From 1977 he began to live in Jhapa. During the national referendum of 1979, he became involved in the activities of the Nepali Congress Party. At the time they formed an underground group to carry out their work. Although he was well settled in Jhapa by then, he served the Panchthar District Committee as Vice President. In 1987, he became a member of the Nepali Congress Committee of Jhapa. Today, he no longer holds the position. In spite of his busy social life, Bairagi made sure he continued to study the Limbu language. Then, in 1990, he was nominated member of the Royal Nepal Academy. He was re-nominated in 1994 and worked for the academy for almost eight and a half years. “During my tenure, I resolved to promote ethnic languages that were facing extinction. My major work has been the compilation of a Limbu-Nepali-English dictionary. It has more than 10,000 head-words. I also took up another project: the translation and publication of the Limbu oral traditions. I published two books on the Tongsing (three-night oral ritual for accidental death). I still have to complete and publish the rest and already have about four to five translated rituals saved on my computer. Fortunately, we were able to develop the Limbu script on computer through the help of Karun Thapa, a font development expert.
“I feel that although the academy has many facilities (seminars, workshops, meetings, library, and exchange programs), its goals can be met only if members are committed to their work. Providing funding for a project does not entail success. I don’t know how committed future members will be towards preserving indigenous languages; I myself know very few people who feel for this issue. But some say, if different indigenous languages are promoted, it will have a negative effect on Nepal’s sovereignty. I don’t believe this because Nepali culture has always been an amalgamation of different kinds of ethnic groups. The Nepali language is just the state language. I don’t think we can let go of something – in my context the Kirat culture – which we have had for about two thousand years.

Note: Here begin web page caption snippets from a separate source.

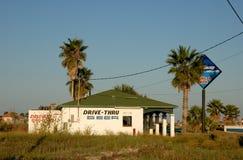 привод texas пива до конца Стоковая Фотография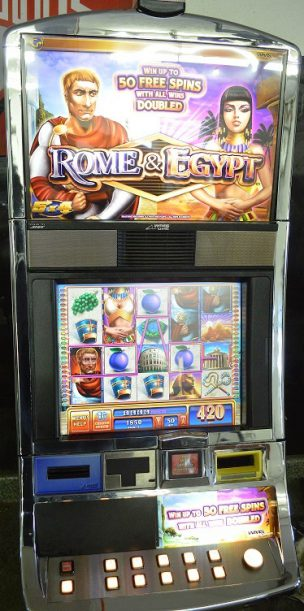 Rome & Egypt Williams Bluebird 1 Slot Machine by WMS for sale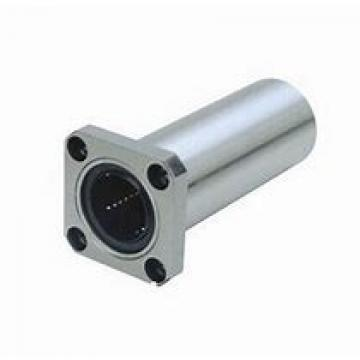25 mm x 28 mm x 16,5 mm  SKF PCMF 252816.5 E Rodamientos Deslizantes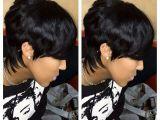 Black Hairstyles 27 Piece Weave 27 Piece Quick Weave Natural Hair Beauties Pinterest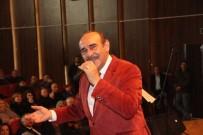 SAKARYA VALİSİ - OKM'de 'Baba'dan Oğul'a' Muhteşem Konser
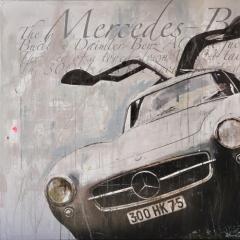 Racing Legends 421_100x100cm--sold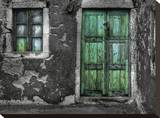 Green Door 2 Stretched Canvas Print by Dale MacMillan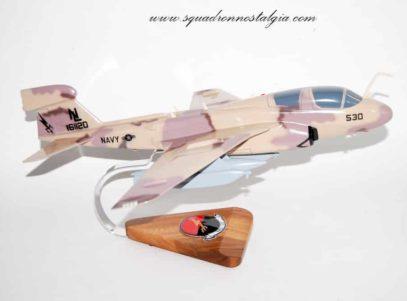 VAQ-133 Wizards EA-6b (161120) Model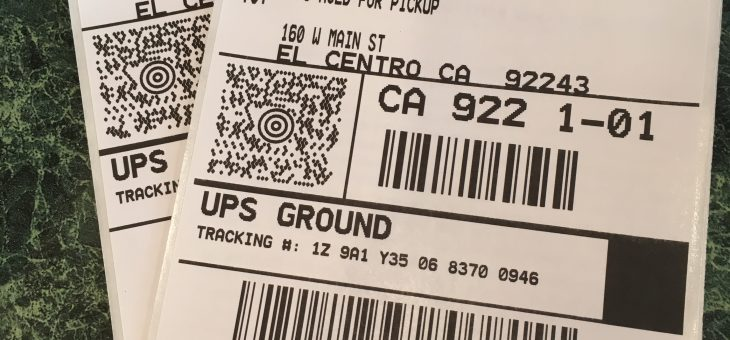 Updated Shipping Address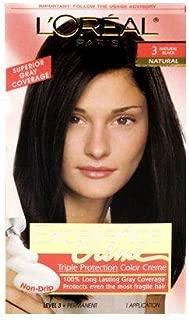 L'Oréal Paris Excellence Créme Permanent Hair Color, 3 Natural Black, 1 kit 100% Gray Coverage Hair Dye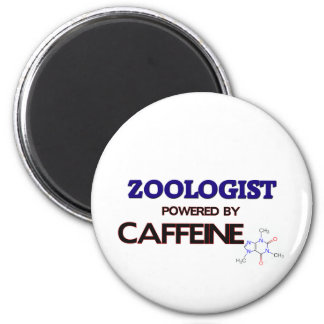 Zoologist Powered by caffeine 2 Inch Round Magnet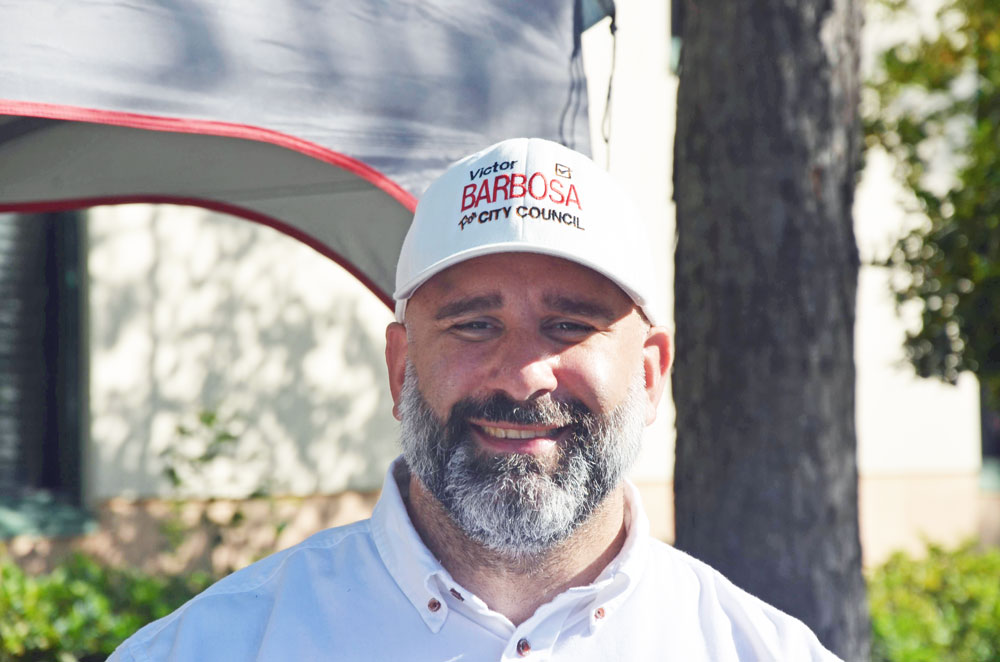 Victor Barbosa was elected to the Palm Coast City Council last year and is running for the County Commission in 2022. (© FlaglerLive)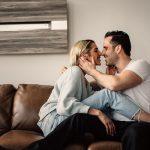 O czym rozmawiać na pierwszej randce – zakazane tematy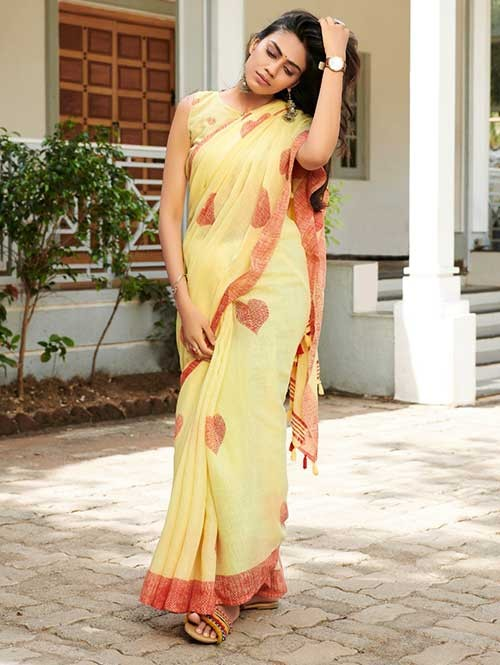 Yellow Colored Beautiful Woven Linen Silk Saree - Pearl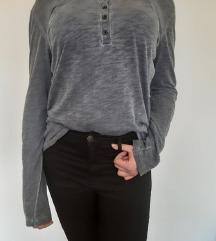 ESPRIT блуза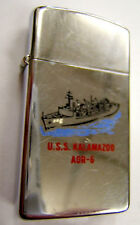 BRIQUET ZIPPO ORIGINAL USA US NAVY USS KALAMAZOO AOR 6 Marine VINTAGE COLLECTOR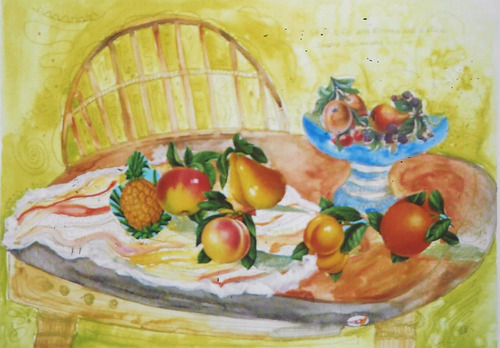 20131115202345-chiusano_still_life_with_slice_mixed_media_on_paper_18_x_24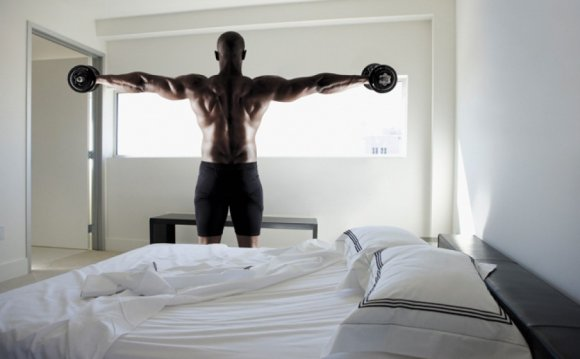 5 Ways to Build Morning Muscle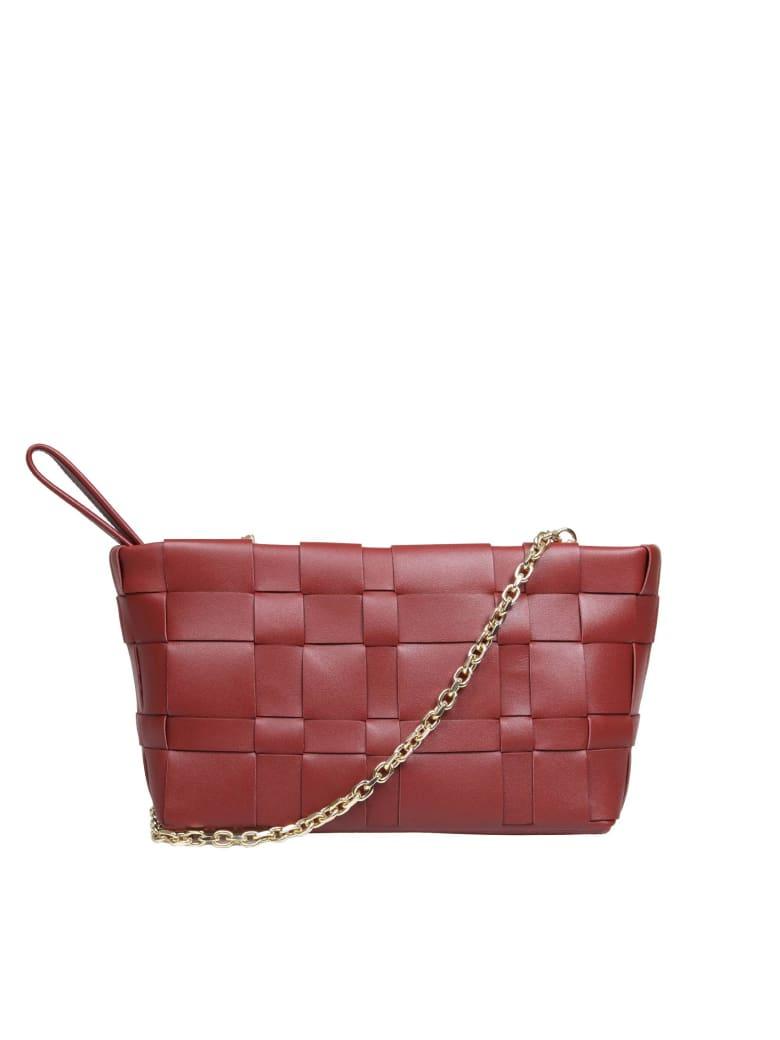 3.1 Phillip Lim Phillip Lim Odita Bag In Burgundy Braided Leather - Leather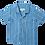 Thumbnail: Striped Linen Shirt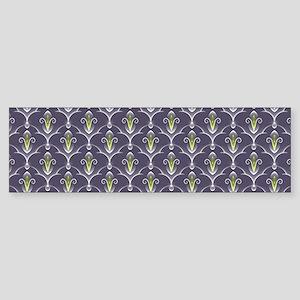 Abstract Pattern Bumper Sticker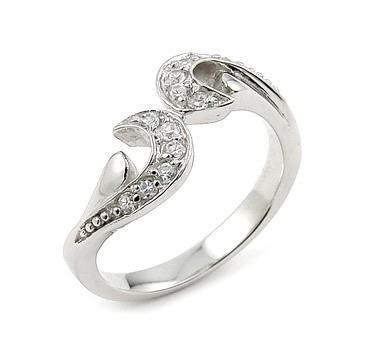 Inel argint 925 floare cu zirconii albe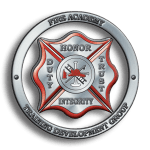 large Fire Training Academy logo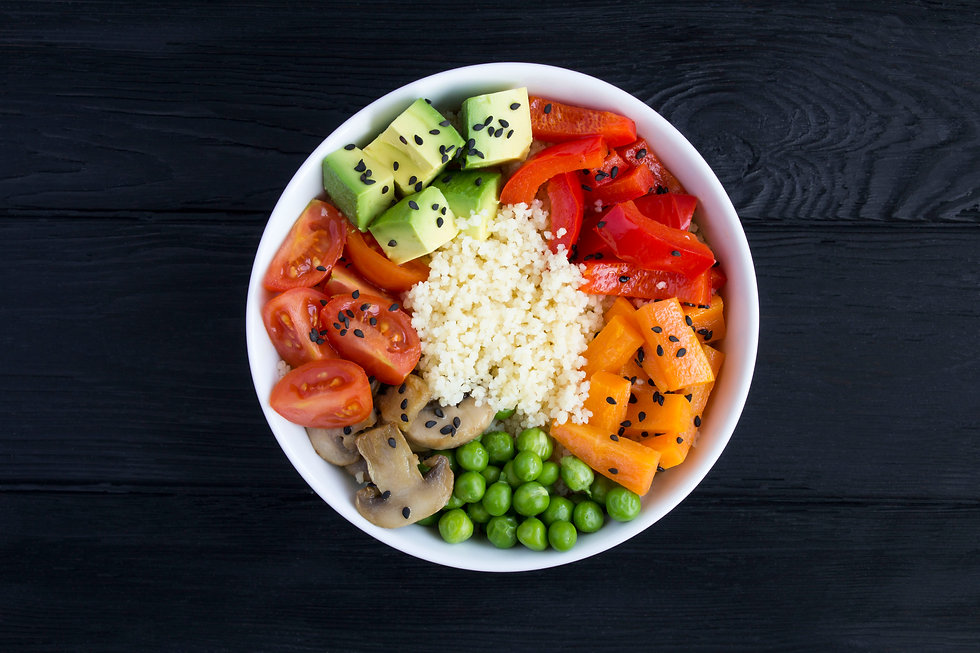 top-view-of-vegan-poke-bowl-with-couscou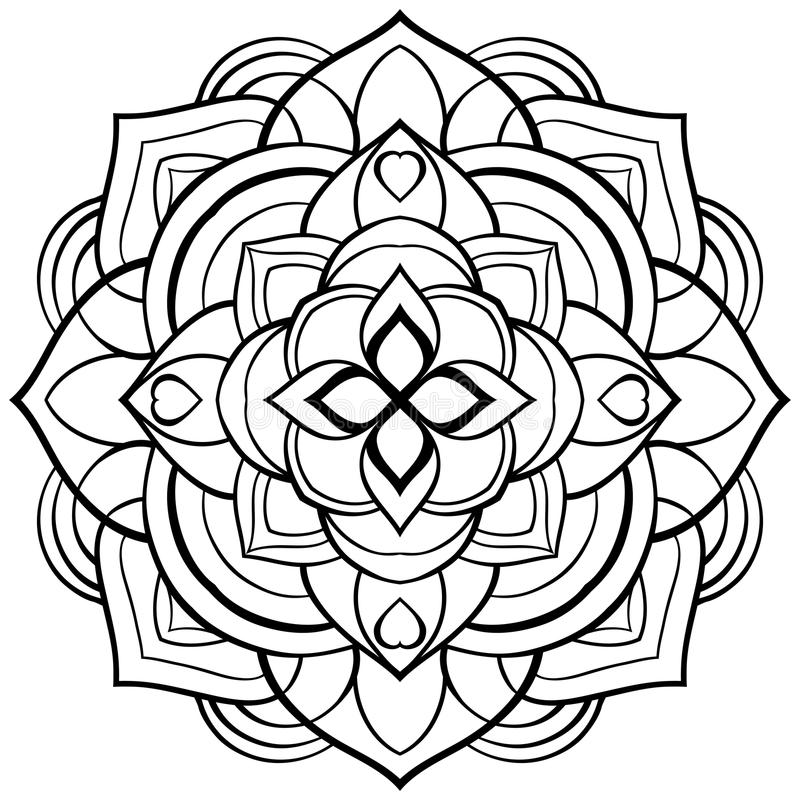Vector Mandala For Coloring Book. Stock Vector - Illustration of ...
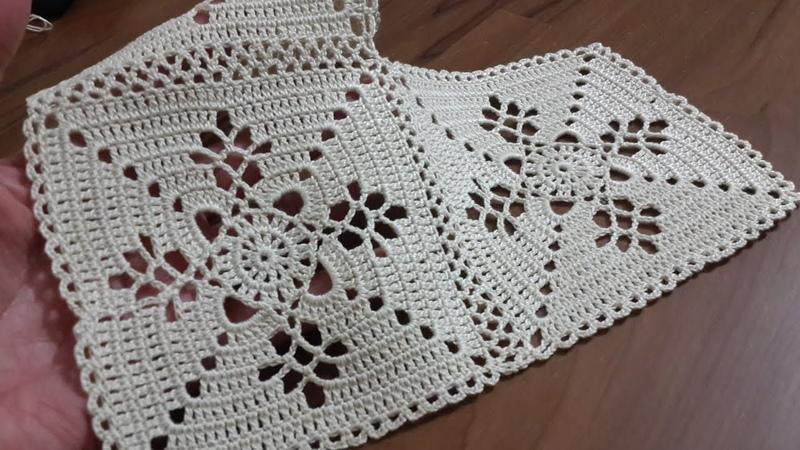 Tığ işi Örgü Masa Örtüsü Dantel Motifi Yapımı Crochet tablecloth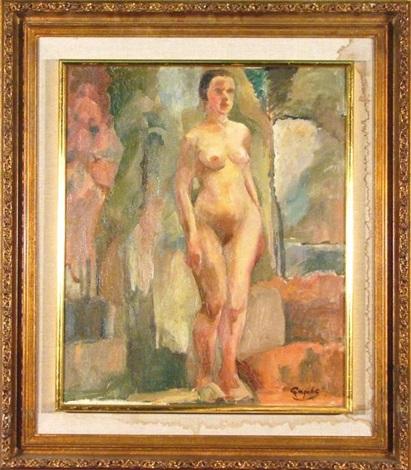 standing nude by george benjamin luks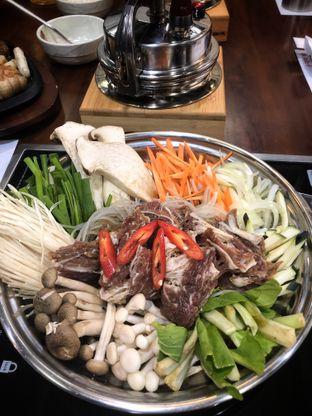 Foto 9 - Makanan di Yongdaeri oleh Nanakoot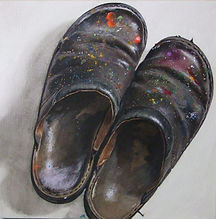 shoe painting.jpg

“Although I am proud to say there are 71 to 120 indigenous languages in Nepal, only a small population speak them. In fact, there are less than 5,000 persons who speak their own language. The heavy migration of different ethnic groups in the country has scattered settlements, and this, in turn, has decreased the use of indigenous languages enormously. More than 100,000 of the total population speak only 11 to 12 languages and languages that are spoken by less than 100,000 persons are slowly becoming extinct. Even the Nepali language is being challenged by another language – English – today.
“Although there are doubts whether the Limbu language will exist for more than a century, I do believe in preservation of indigenous languages. I think this can be done through the printing and the audio-visual media. Also, the government should take a serious initiative towards this issue. A museum would be ideal for this purpose. At present, I spend four to five hours editing and revising my previous work (oral rituals). I consult others as well. Later on, I want to go into other translations.
“I think I spend more time studying and translating the Limbu language than working on my own creations. I have no regrets. There are a lot of poets who write in Nepali today. But I am perhaps one of the few who are working on preserving an ethnic language. I believe I gave my best works when I was writing seriously from 1959 to 1970. And, if I cannot write as well or better than before, then why should I write? I find contentment in this belief. Today I feel my time is effectively spent in contributing to something that future generations will learn about one day.”